What Would You Do If You Encountered Hate?

“He who can restrain the members of his household from committing a sin but does not will be held responsible for his household. If he can restrain the people of his city, he will be held responsible for the people of his city. If he can restrain the whole world – all of it – he will be held responsible for the whole world, all of it.” (Talmud Shabbat 54b)

It’s simple. Because we live in a community, because we share life with others, we each bear a responsibility for making our community a better place, a place of goodness, a place where the dignity of all people is upheld and honored, a place that is free from intolerance and hatred. The Talmud passage quoted above says even more than that.
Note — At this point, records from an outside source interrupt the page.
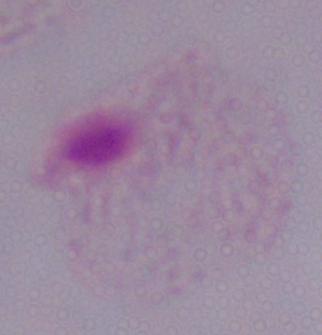

Captured at 1000x magnification. Micrograph. A trichomonad is shown.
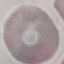

Summary:
  - Malaria status: uninfected
  - Preparation: thin smear
  - Stain: Giemsa
  - Capture: smartphone through the microscope eyepiece
  - Image type: cell patch, automatically extracted from a larger field of view and resized to 64 × 64 pixels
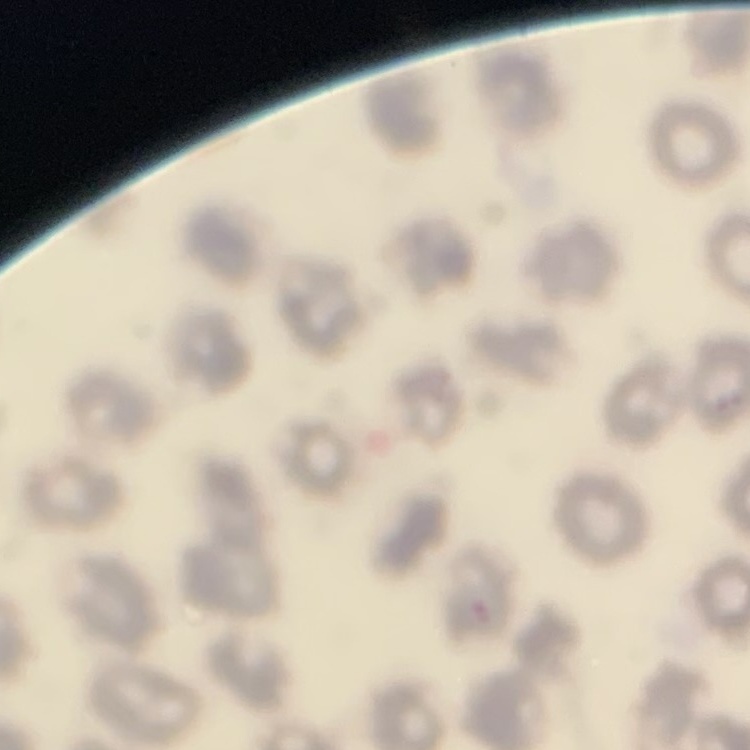 The erythrocytes show no rouleaux formation. Thin peripheral smear. Field's or Giemsa stain. Square crop of a larger photomicrograph.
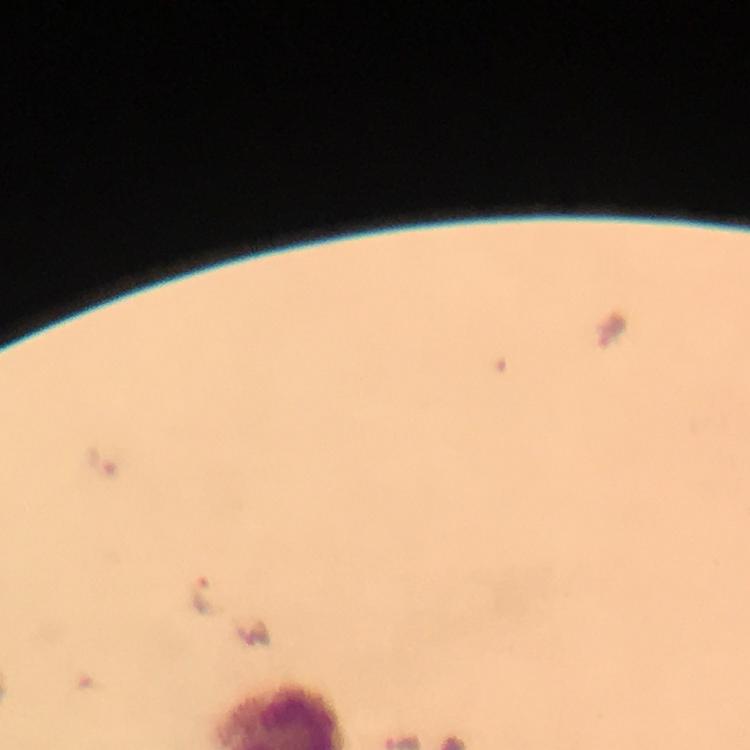

{
  "immersion_oil": "applied",
  "magnification": "100x",
  "cropped_from": "one field of view",
  "plasmodium_parasite_locations": "approximate centers as {x, y} in pixels: {103, 459}, {206, 596}",
  "capture": "smartphone photograph through a microscope",
  "preparation": "thick blood smear",
  "image_size": "750×750 pixels",
  "stain": "Giemsa",
  "context": "from a diagnostic examination for malaria"
}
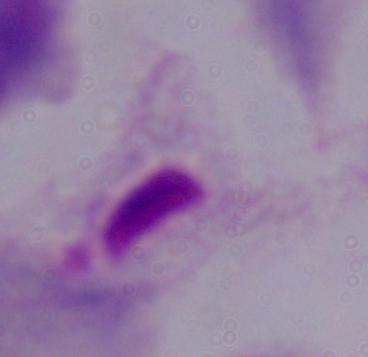
1000x magnification. A trichomonad is shown. Micrograph.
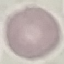

Summary:
  - Malaria status: uninfected
  - Image type: cell patch, automatically extracted from a larger field of view and resized to 64 × 64 pixels
  - Capture: smartphone camera at the microscope eyepiece
  - Preparation: thin smear
  - Stain: Giemsa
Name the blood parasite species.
It says that if we can stop an act of evil, if we can do something to thwart an act that is morally wrong, if we can prevent someone from expressing hatred or intolerance, and we don’t act, then we are responsible for the consequences of that evil.

The Talmudic passage above is a comment on a verse in this week’s Torah portion:

“You shall not hate your kinsfolk in your heart. You shall surely reprove your fellow but incur no guilt because of him.” (Leviticus 19:17)

The Torah instructs us to “reprove our fellow,” to correct bad behavior when we see it. Some of the commentaries on the verse say that we must do this under all circumstances, even if we find it uncomfortable or awkward or even if we are risking making the other person feel bad or embarrassed. Other commentaries suggest that the second part of the verse— ‘incur no guilt because of him’—teaches us that when rebuking someone for an error they committed we must uphold their dignity and prevent them (not the one doing the rebuking) from feeling guilty. Still others suggest that we cannot meaningfully rebuke someone with whom we are not friendly. A rebuke that is the product of love is more effective.

Of course, it requires judgement to know when, and if, to rebuke someone or correct their behavior. Certainly the Torah isn’t calling on us to rebuke someone for doing something we don’t happen to like or find personally annoying. The verse instead seems to focus on breaches of proper behavior between people, such as insults and expressions of disrespect, ethical lapses, and moral infractions that offend society’s values.

The Torah’s urging to reprove someone who is doing something wrong, and the Talmud’s statement that if we don’t do something about bad behavior then we are responsible for its consequences, were put to the test in our community in recent days. Two children from South Orange Middle School posted on Instagram, an online social media site, a collage of hateful images– a swastika surrounded by Stars of David, symbols of the Soviet Union, raised middle fingers and a photo of the collapse of the World Trade Center, set against a background of the rainbow flag, as well as two students standing on a porch, looking into the distance, with a caption that said “views from the schwitz,” likely a reference to Auschwitz. What was perhaps most disturbing about this incident was the fact that the posts received 90 “likes,” which could be interpreted as anything from an endorsement of the message to a desire to conform to whatever a group is doing even if the group is doing something offensive or wrong.

To be clear, the school administration quickly responded to the incident by meeting with the children and their families. As I wrote to you a couple of days ago, a meeting attended by the Rabbis of South Orange and other clergy, a representative of the New Jersey chapter of the ADL, Principal Irby and school officials, district officials and social workers, was also held this week to discuss how our community should respond to such hateful gestures. What emerged from the meeting was that, while there were some threads of anti-Semitism in the posts and other expressions made offline to Jewish children, the boys who posted and the families they come from are certainly not hardcore anti-Semites or White Supremacists.

Of greater concern is that almost nobody was willing to confront the boys who posted hateful messages online. Students were not willing to reject the expression of hate and intolerance. They could have posted comments of opposition online or could have spoken out against what they read on Instagram. Perhaps that didn’t happen because children are often more concerned about fitting in and social acceptance. Even some parents wanted their children to stay out of the fray for fear they would be caught up in something ugly. We live in a community that prides itself in its diversity, tolerance and harmony. But there is some reason to believe that we still have problems to solve and divisions to overcome.

It takes courage to stand up, sometimes alone, against hate and intolerance. But the Talmud and our tradition teaches us that the fate of our community, and our world, may rest on our willingness to “rebuke our fellow,” to stand up even if we feel it’s unpopular or awkward to do so, for what is right and true.